Any single position held by the Index or ETF typically would represent only a very small percentage of the endowment, thus, any single company represents a very small percentage of the endowment. In addition, because rebalancing can occur as often as daily, the endowment’s exposure to a given index fund could change frequently. Given the purpose and limited use of index funds and ETFs in the endowment, and their importance as a portfolio management tool, Kenyon’s Community Engagement on Responsible Investment Policy does not prevent the holding of such funds. - Disclosure — Kenyon’s policy is to preserve the confidentiality of its endowment holdings, chiefly to honor its contractual obligations to the OCIO and third-party investment managers. Kenyon’s investment partners are among the best in the world, and part of their competitive advantage (and therefore Kenyon’s) is that they are skilled at finding differentiated investments. Even when contractually permitted, the disclosure of Kenyon’s holdings that are not publicly available would diminish that competitive advantage. In addition to maintaining the confidentiality of portfolio holdings, Kenyon seeks to maintain the confidentiality of its manager relationships. Because a key ingredient to Kenyon’s success is identifying the best investment managers, disclosing those relationships would likely increase competition for access to those managers.
D. Options
In considering the advice of the IC regarding a proposal for divestment, the Trustees may take any of the following actions:
- Direct the divestment of identified securities held in the name of the Trustees of Kenyon College either on an unconditional basis, or for some limited period of time. Additionally, share the College’s desire to adhere to this investment philosophy with the investment managers of co-mingled or pooled funds in which the College invests.
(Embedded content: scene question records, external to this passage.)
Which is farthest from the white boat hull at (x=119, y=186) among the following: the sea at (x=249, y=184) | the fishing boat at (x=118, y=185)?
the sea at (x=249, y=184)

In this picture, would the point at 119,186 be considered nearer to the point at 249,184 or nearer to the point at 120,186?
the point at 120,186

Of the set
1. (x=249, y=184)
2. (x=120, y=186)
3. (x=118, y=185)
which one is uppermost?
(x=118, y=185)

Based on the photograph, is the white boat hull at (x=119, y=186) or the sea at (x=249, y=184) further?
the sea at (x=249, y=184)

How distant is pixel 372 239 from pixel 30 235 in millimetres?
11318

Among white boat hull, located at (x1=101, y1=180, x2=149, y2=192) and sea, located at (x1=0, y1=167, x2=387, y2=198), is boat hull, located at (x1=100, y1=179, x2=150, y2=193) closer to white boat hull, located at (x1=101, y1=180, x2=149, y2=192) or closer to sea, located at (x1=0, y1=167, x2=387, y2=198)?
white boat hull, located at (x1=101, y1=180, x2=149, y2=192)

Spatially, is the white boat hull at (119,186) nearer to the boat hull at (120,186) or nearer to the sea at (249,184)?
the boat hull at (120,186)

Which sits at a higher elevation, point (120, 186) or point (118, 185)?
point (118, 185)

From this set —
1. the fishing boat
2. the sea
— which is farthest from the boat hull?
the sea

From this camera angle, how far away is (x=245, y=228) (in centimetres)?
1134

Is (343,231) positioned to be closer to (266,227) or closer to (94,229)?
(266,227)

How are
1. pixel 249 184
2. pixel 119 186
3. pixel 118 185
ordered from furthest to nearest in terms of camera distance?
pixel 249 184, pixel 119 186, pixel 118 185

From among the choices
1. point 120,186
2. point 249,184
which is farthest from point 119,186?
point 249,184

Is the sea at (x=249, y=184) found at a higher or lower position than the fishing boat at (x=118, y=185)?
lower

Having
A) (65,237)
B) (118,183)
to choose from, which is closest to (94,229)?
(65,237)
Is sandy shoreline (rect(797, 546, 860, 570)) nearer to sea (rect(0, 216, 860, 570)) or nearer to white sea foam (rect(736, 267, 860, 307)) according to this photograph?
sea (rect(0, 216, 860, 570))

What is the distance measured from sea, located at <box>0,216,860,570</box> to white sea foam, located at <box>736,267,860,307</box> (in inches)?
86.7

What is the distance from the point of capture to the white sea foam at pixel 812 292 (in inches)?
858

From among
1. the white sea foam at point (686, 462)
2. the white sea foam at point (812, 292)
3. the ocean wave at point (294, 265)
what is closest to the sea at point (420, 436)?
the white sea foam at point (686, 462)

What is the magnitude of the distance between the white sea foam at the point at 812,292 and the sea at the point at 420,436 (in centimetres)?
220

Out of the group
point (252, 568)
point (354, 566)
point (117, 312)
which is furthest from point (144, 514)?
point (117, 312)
- Refer the issue to the IC to determine if a more effective or preferred strategy would be to continue to hold the corporate securities and express the College’s view through the proxy voting process or by otherwise expressing the College’s view with a management letter or other vehicle in an effort to change the behavior that the Trustees determine to be the cause of substantial social injury.
- Refer the matter back to the ISD to review and resubmit the matter, if they believe appropriate, after some period of time.
- Determine that in the exercise of their fiduciary responsibilities, it is not consistent with the College’s mission or interest to take further action.